* ACTIONS TO TAKE:
**A)** In the benchmark write-up, by what factor does TTFT inflate under PD-disaggregation?
**B)** Reproduce word for word the part of the benchmark write-up between "The cluster-average KV" and "vs steady utilization](../../figs/mb5/mb5_peak_utilization.png)", inclusive.

* TEXT SEGMENT:

8C wins p50 by **4×** and p90 decisively. The only metric where a PD config
edges 8C is E2E **p99** (6P+2D 148 s vs 8C 194 s) — and that is the flip side
of the next result.
---
## 4. The duality — PD wins TPOT, loses TTFT
PD-disagg delivers exactly the phase-isolation benefit MB1 predicted: with no
prefill stealing decode steps, **inter-token latency is dramatically cleaner.**
| TPOT | **8C** | 6P+2D | 4P+4D | 2P+6D |
|---|---|---|---|---|
| mean | 87 ms | 11 ms | 9 ms | 6 ms |
| p90 | 230 ms | 18 ms | 14 ms | 8 ms |
| p99 | **1129 ms** | **26 ms** | **20 ms** | **12 ms** |
PD's TPOT p99 is **1035× lower** — once a request reaches a dedicated decode
instance it streams without interruption. 8C's 1.1 s TPOT p99 *is* the
chunked-prefill interference tax (decode steps occasionally stalled behind an
8k-token prefill chunk), consistent with MB1.
**But the win is local.** TTFT inflates 2.56× because every request now pays
P→D handoff + admission into a smaller, saturated decode pool. For this
workload's modest output lengths, TTFT dominates total time, so the TPOT win
never pays for itself. This is the cost/benefit imbalance made concrete:
phase isolation is real, but it is the wrong thing to optimize when the pool
is the binding constraint.
---
## 5. Root cause — per-role KV pool occupancy (the kill shot)
The cluster-average KV utilization is *misleading* and nearly hid the result:
![cluster KV timeline](../../figs/mb5/mb5_kv_timeline.png)
6P+2D and 4P+4D look only ~4246% utilized on cluster average — yet they have
128152 requests queued. The average hides that **one pool is pegged while
the other idles.** Splitting the KV pool by role exposes it:
![per-role KV pool: P-pool vs D-pool](../../figs/mb5/mb5_role_split.png)
| Config | P-pool steady | D-pool steady | D-pool **peak** | binding side |
|---|---|---|---|---|
| 8C | — single shared pool — | 34% | 72% | none (elastic) |
| 6P+2D | 31% | **74%** | **99.6%** | **decode** |
| 4P+4D | 29% | **60%** | **97.5%** | **decode** |
| 2P+6D | **92%** | 95% | 96% | **prefill** (P jams first) |
![peak vs steady utilization](../../figs/mb5/mb5_peak_utilization.png)
**The mechanism, unified:**
- A static P:D split fixes the KV capacity on each side at deploy time.
- The agentic workload's instantaneous P:D demand *drifts* (bursts of new
sessions = prefill-heavy; long tool-call-driven turns = decode-heavy).
- Whichever side is undersized *for the current phase* saturates and
back-pressures the whole pipeline, while the other side's KV sits stranded.

* DATASET RECORDS:
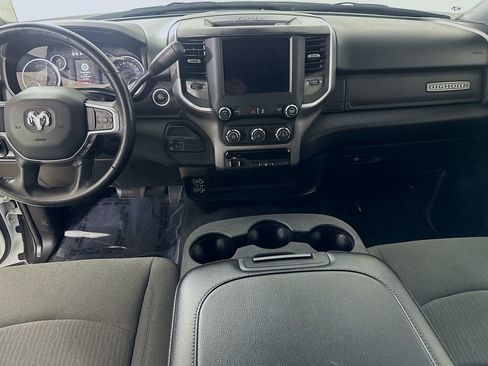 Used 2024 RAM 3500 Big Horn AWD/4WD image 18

* * *

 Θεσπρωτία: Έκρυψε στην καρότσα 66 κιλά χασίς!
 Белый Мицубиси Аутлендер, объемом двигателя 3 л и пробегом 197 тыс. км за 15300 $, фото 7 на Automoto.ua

* ANSWERS TO THE TASKS:
**A)** 2.56×

**B)**
The cluster-average KV utilization is *misleading* and nearly hid the result:
![cluster KV timeline](../../figs/mb5/mb5_kv_timeline.png)
6P+2D and 4P+4D look only ~4246% utilized on cluster average — yet they have
128152 requests queued. The average hides that **one pool is pegged while
the other idles.** Splitting the KV pool by role exposes it:
![per-role KV pool: P-pool vs D-pool](../../figs/mb5/mb5_role_split.png)
| Config | P-pool steady | D-pool steady | D-pool **peak** | binding side |
|---|---|---|---|---|
| 8C | — single shared pool — | 34% | 72% | none (elastic) |
| 6P+2D | 31% | **74%** | **99.6%** | **decode** |
| 4P+4D | 29% | **60%** | **97.5%** | **decode** |
| 2P+6D | **92%** | 95% | 96% | **prefill** (P jams first) |
![peak vs steady utilization](../../figs/mb5/mb5_peak_utilization.png)